=== Page ===

%%

An award-winning builder asked the industry back in July why Perth is “the only region in Australia still predominantly building double brick homes”. The company’s director said in a media release that he believes brick is being superseded by modern timber frame homes.

While there might have been a shift in material choice, architects and builders in Australia have continued to specify bricks in a variety of applications, from residences to public buildings.

The material has experienced many advances in recent years, especially on the sustainability front. Its benefits range from being a hard wearing, low-maintenance building product that will not fade, twist, wrap, rot or decay, to good acoustic and thermal performance, and fire resistance.

Bricks also offer design flexibility, possessing a timeless quality, whilst new innovations have introduced more contemporary varieties, such as PGH Bricks’ urban metal collection which consists of four fully glazed metallic finishes.

Here are five Australian projects that have used bricks creatively, and made the material the highlight of their designs:


Bisley Place House by James Russell Architect

Winning the Robin Dods Award for Residential Architecture – Houses at last year’s AIA Queensland Architecture Awards, Bisley Place House by James Russell Architect shows how bricks can be utilised to create a modern home.

Images: Eric Victor. Source: designplace

Featuring an envelope of face brickwork and concrete, both self-finished, the ground floor brickwork was laid in a decorative Flemish bond, whereby the end of every second brick laid is displayed. Austral Bricks’ Burlesque fully-glazed, high gloss bricks, combined with a waterproof mortar, are balanced by Metallix Emery, a dark brick with a silky, metallic finish.


Bellbowrie Pool by bureau^proberts

Bureau^proberts were engaged by the Brisbane City Council to design a flood-resistant pool facility in Bellbowrie in the wake of the 2011 Brisbane floods. Inspired by overland flow and river flooding, the new pool facility comprises two pavilions with a feature brick wall facing the street.

%%

=== Data section ===
%%

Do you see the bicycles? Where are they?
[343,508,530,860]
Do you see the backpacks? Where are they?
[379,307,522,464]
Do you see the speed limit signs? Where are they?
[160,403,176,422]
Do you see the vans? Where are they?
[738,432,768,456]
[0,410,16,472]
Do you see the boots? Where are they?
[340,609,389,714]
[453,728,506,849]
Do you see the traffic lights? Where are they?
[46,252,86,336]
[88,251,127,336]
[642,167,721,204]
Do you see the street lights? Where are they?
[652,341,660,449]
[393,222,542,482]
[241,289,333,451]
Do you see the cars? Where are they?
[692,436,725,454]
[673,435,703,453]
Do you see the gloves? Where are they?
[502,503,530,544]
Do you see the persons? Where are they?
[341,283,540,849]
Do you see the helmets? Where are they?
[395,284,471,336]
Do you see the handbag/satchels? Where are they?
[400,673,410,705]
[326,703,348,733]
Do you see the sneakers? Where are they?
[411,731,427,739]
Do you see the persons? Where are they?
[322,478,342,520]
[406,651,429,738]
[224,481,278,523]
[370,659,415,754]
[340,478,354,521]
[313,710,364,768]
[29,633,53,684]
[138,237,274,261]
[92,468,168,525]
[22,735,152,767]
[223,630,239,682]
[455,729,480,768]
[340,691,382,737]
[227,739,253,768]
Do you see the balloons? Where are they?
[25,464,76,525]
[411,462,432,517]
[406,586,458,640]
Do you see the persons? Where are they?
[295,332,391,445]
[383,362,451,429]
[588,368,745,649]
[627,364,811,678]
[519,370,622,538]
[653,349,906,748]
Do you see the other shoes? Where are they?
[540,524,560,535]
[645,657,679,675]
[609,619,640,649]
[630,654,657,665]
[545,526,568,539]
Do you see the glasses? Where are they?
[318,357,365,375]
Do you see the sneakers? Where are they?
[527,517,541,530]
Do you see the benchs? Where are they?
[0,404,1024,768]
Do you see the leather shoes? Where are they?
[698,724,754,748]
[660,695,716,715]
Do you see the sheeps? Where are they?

%%

=== Goals ===
a) In the brick architecture article, which award did Bisley Place House win?
b) Go on with the brick architecture article from the point where it stops.

=== Task-by-task outputs ===
a) The Robin Dods Award for Residential Architecture – Houses at last year's AIA Queensland Architecture Awards.

b)
This brick wall utilises residential brickwork, and features a pattern referencing the flowering gums familiar to the area. A large free-form gum flower is represented in white, understandable from the street and clear from the canvas of brown bricks with flower motif.

Images: PGH Bricks

The entire wall was also created using a Flemish bond brick laying pattern, which allows the patterns to change as visitors move towards and away from the building. PGH Bricks’ Crevole and Nutmeg bricks were used for the project.


Northcote Residence by Wolveridge Architects

The Northcote Residence by Wolveridge architects is a refurbishment of an early 20th century dwelling. Designed to meet the challenges of family life, the architects created living spaces that were intimate in scale, noting that a full, open plan living arrangement would limit flexibility.

Images: Wolveridge Architects

A robust palette of bricks, concrete and steel was employed for the project, but it is the use of old bricks found in the backyard of the existing home that steals the show. Creating a pathway through the home’s extensions, the red bricks meander from the original building, through the living areas and outside into the garden, where it ends at the swimming pool.

The recycled bricks were also utilised to create a junction between the old and new spaces, morphing into a free standing, double-sided fireplace structure. 


Little Brick Studio by MAKE Architecture

Essentially a garage with a studio space above, this building is squeezed into a tight space in Abbotsford, one of Melbourne’s inner city suburbs. It attempts to engage with the urban scale of the busy rear street, but also sits sensitively with the smaller scale residential homes behind.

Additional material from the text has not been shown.